All of which serves to underline how delaying enforcement is itself a key strategy for Facebook to evade the application of EU law.
That, in turn, directly implicates its lead EU regulator — because, by taking such a painstakingly long time over investigations the regulator generates ample time and space for Facebook to come up with fresh lines to cynically reboot its arguments against any enforcement taking place.
In short, it allows for a perpetual game of regulatory whack-a-mole that gives Facebook a thumbs up to carry on with data-mining business as usual in the meanwhile. While EU people’s fundamental rights exist only on paper.
The DPC declined to comment on noyb’s fourth Advent Reading when we reached out.
But here’s Schrems’ assessment again: “The Irish DPC is extremely slow and is not in control of this procedures. Facebook constantly moves to another argument, while the DPC has not even decided on the decision from 2013. Facebook is dominating this procedure — instead of the DPC.”
Per noyb, Facebook’s TIA also details what it claims as “supplementary measures” to boost protection for the data — something the EDPB has said may be possible for data controllers to apply to transfers to risky third countries to make such flows achieve compliance with EU standards.
For example, robust, end-to-end encryption may, in theory, be applied to prevent access to data in a readable form when it’s in the US.
However Facebook’s business model is based on profiling users via its big data analysis of their information so it’s certainly not in a position to lock its own business out of people’s data. Not without a radical change of business model.

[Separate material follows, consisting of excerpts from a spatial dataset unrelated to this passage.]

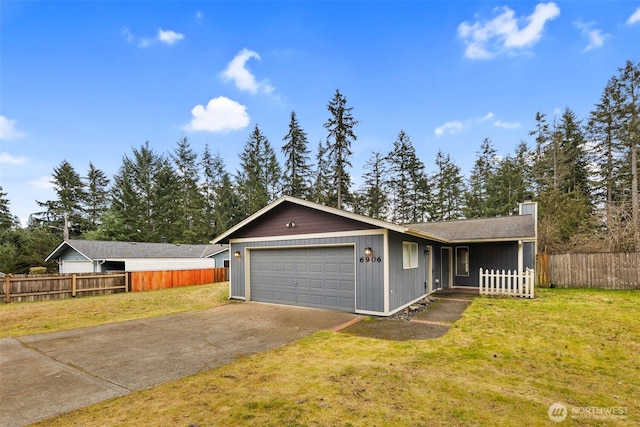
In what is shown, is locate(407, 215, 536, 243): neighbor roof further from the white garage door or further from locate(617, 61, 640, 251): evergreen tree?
locate(617, 61, 640, 251): evergreen tree

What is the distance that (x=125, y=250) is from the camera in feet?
65.1

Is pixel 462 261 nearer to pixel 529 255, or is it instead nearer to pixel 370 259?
pixel 529 255

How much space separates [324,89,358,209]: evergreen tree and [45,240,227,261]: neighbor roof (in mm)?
11246

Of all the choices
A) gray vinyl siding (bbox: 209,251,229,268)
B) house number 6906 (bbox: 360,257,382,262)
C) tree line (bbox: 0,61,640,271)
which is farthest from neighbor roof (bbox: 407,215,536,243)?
gray vinyl siding (bbox: 209,251,229,268)

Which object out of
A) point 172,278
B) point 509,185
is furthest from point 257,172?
point 509,185

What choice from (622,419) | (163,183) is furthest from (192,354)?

Unsurprisingly, then, noyb found the TIA’s section on claimed “supplementary measures” contained nothing more than a (long) list of industry standard policies and procedures. So no extra steps at all, then.
“According to the documents we received, absolutely no new or relevant measures were taken by Facebook on foot of the CJEU judgment of 16.6.2020,” noyb notes.

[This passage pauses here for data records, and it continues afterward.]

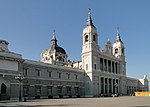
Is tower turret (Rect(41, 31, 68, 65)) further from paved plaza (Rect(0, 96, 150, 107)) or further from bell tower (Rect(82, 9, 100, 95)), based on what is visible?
paved plaza (Rect(0, 96, 150, 107))

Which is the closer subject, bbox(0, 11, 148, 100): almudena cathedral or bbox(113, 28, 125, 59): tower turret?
bbox(0, 11, 148, 100): almudena cathedral

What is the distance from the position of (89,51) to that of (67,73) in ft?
35.0

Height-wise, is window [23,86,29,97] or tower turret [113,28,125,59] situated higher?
tower turret [113,28,125,59]

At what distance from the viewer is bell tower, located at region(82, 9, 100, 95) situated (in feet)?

We reached out to the EDPB for a view on the sorts of policies and procedures Facebook’s TIA lists as “supplementary measures” — and will update this post with any response.
Asked for its response to noyb’s assessment of its TIA, Facebook sent this statement — attributed to a Meta spokesperson:
“Like other companies, we have followed the rules and relied on international transfer mechanisms to transfer data in a safe and secure way. Businesses need clear, global rules, underpinned by the strong rule of law, to protect transatlantic data flows over the long term.”